Mas, aquilo, longe de desvanecê-lo, serviu-lhe  de estímulo para novas leituras e para um processo mais ferrenho de aprendizagem. A sua familiaridade com os livros, sobretudo com a obra poética “Os Lusíadas”, de Camões, ele a adquiriu com as visitas ocasionais que fazia à Biblioteca de Otílio Guimarães, sempre subordinado à fiscalização e aos cuidados paternos.

Mas era, segundo ele próprio, um aficionado apreciador dos versos de cordel, que os ouvia nas tardes dos sábados, por ocasião das feiras livres que se realizavam na Praça Coração de Jesus, cantados e declamados pelos repentistas e violeiros do momento.

Lembro-me bem da figura insigne do Padre Gervásio em sua residência, em uma de cujas dependências, ele “montou” uma biblioteca doméstica que, na minha infância, me causava certa e saudável inveja num sequioso desejo de leitura.

Dentre suas funções eclesiásticas, exerceu o cargo de Monsenhor Vigário Capitular no bispado de Dom João da Mata Andrade Amaral (2º bispo – período 1934 a 1941), tendo havido por esse tempo, conforme dizem as más línguas contemporâneas, um entrevero entre ele e o Mons. Abdon, como consequência de divergências paroquiais e de poder, ocasião em que aquele  solicitou transferência para o Rio de Janeiro. Sobre o episódio, ele produziu uma fábula, em forma de poema, extremamente ferino contra o seu desafeto.

Ainda em Cajazeiras, lecionou, nos colégios Diocesano e Nossa Senhora de Lourdes, as matérias Pedagogia, Francês e Português.

Já no Rio, em 1955, publicou o seu livro de poesias “Caramujos ao Sol”, dentre cujos poemas, um seria, como foi dito acima, uma impiedosa sátira direcionada ao seu desafeto. Ainda em nossa terra, foi vice-presidente do Congresso Eucarístico Diocesano. Segundo os que o conheceram, ele era um “sacerdote de apreciáveis qualidades do espírito e do coração, sendo portador de um caráter franco e retilíneo, cuja expressão de bondade e inteligência alargava a cada dia o seu círculo de simpatias e amizades”.

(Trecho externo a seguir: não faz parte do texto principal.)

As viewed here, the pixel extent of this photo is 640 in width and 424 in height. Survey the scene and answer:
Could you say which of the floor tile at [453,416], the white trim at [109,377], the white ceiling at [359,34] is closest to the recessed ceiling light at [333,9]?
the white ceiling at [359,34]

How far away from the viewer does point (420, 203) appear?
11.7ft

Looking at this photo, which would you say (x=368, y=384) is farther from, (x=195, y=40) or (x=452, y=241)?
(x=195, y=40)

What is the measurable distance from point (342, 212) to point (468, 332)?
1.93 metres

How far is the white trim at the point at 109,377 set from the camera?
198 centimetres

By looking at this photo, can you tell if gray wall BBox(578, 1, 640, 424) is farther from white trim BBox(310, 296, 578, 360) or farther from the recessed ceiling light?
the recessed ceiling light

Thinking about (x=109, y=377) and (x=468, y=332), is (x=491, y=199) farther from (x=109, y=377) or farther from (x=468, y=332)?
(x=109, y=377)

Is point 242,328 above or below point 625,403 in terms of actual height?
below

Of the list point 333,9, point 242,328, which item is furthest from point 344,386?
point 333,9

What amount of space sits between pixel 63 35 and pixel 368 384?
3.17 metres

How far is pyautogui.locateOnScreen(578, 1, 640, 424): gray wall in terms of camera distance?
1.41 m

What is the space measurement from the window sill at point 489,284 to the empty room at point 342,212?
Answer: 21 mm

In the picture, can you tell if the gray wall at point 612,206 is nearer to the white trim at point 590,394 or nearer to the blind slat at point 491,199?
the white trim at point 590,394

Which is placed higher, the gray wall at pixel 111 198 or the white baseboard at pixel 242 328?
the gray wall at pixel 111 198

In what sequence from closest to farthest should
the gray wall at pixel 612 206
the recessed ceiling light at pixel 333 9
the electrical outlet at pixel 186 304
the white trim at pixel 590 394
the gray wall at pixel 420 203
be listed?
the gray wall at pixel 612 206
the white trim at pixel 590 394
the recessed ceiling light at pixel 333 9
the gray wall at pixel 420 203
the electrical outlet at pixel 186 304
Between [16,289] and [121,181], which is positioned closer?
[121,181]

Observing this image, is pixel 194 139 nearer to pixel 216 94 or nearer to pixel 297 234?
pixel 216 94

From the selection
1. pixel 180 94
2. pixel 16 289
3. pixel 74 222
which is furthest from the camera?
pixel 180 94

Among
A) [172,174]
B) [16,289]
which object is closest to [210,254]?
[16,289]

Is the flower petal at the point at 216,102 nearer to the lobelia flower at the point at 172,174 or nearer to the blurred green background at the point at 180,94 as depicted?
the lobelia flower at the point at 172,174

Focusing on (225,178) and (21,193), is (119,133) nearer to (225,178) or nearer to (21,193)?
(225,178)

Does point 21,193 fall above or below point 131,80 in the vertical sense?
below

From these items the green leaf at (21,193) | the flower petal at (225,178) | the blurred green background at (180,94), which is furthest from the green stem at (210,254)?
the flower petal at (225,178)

Gervásio iniciou sua vida religiosa, em 1919, no Seminário da Prainha, em Fortaleza-CE, transferindo-se depois para o Seminário Arquidiocesano da Paraíba, por determinação do primeiro Arcebispo da Paraíba, Dom Adauto de Miranda Henriques. Quando chegou ao Seminário Arquidiocesano da Paraíba, já com “fama” de poeta e orador, iniciou seus passos como colaborador do jornal da Arquidiocese “A Imprensa”, onde publicou os seus primeiros versos, devidamente censurados pela Cúria, para evitar a “mistura” do profano com o religioso.

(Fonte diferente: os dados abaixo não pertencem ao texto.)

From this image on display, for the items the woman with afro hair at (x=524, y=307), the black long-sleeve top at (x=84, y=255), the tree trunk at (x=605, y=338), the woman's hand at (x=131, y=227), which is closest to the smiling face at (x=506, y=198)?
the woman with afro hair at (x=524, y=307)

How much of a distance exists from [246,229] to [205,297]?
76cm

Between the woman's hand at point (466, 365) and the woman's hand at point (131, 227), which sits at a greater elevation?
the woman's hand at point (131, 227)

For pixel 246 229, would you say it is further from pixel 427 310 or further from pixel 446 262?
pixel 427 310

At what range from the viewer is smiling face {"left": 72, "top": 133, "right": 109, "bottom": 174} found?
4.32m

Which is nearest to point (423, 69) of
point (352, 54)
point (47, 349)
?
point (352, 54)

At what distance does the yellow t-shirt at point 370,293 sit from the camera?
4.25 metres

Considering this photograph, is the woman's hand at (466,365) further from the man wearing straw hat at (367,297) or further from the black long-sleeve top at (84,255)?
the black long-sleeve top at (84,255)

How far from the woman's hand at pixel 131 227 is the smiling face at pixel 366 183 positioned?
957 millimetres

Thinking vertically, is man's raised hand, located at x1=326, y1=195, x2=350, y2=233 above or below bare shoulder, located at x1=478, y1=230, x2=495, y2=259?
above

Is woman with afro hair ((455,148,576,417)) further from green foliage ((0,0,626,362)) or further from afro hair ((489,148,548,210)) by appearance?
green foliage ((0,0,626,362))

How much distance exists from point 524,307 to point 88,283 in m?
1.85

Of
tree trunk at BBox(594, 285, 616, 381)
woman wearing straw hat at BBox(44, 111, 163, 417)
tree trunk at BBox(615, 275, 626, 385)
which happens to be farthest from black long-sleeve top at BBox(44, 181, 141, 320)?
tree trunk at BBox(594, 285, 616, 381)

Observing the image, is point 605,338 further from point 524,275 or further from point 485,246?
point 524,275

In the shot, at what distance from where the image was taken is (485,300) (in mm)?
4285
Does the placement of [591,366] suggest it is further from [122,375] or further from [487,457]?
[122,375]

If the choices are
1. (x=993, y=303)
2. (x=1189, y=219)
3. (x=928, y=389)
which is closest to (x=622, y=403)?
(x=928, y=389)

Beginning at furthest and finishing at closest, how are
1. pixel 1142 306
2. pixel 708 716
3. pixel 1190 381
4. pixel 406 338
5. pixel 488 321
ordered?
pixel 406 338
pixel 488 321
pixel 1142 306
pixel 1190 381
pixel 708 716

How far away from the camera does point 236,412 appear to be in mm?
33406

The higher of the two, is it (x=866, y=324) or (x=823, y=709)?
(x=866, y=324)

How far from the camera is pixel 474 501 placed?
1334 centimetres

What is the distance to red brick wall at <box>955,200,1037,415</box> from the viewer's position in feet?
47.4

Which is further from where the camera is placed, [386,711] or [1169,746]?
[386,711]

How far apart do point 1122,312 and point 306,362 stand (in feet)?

Em sua obra poética, ele afirma que “a luz que o conduziu foi uma visão panorâmica do mundo racional”. É de sua autoria a letra do hino oficial do Primeiro Congresso Eucarístico Diocesano de Cajazeiras.

O Padre Gervásio deixou-nos a obra literária “Caramujos ao Sol”, contendo poesias, publicadas pela Editora Irmãos PONGETTI – Editores – Rio de Janeiro, 1955. O livro está dividido em três partes: Parte I – Sonetos – constante de 76 sonetos; Parte II – Poemas – constante de 11 poemas; Parte III – Novos Sonetos – constante de mais 72 sonetos, totalizando, portanto, 159 poesias: 148 sonetos e 11 poemas, onde predominam os versos decassílabos sáficos e/ou heroicos, à moda de Camões, e os alexandrinos, utilizando-se de rimas cruzadas, emparelhadas e/ou opostas. Deixamos de lado as características literárias e metodológicas dos poemas e sonetos, a fim de que possamos apreciar o seu conteúdo semântico, uma vez que muitos deles nos levam à lembrança de vultos e personagens vinculados a Cajazeiras dos anos 40/50.

Assim é que, de maneira sumária, sem maiores pretensões analíticas e literárias, pinçamos alguns textos sobre os quais passamos a tecer nossas apreciações: em “Meu Excelso Espelho”, dedicado à memória do seu genitor, ele diz: Homem de gosto e de moral perfeita, / De forte têmpera e caráter nobre, / Teve prestígio, mesmo sendo pobre. / Jamais sofreu, na vida, uma desfeita.

para sua mãe, (À memória imperecível de minha querida mãe), ele escreveu “No Dia das Mães”: Hoje, das Mães o Dia, eu, órfão, desperto…/ Saudoso e errante, como um triste pária, / Chorando não ter mãe, neste deserto!.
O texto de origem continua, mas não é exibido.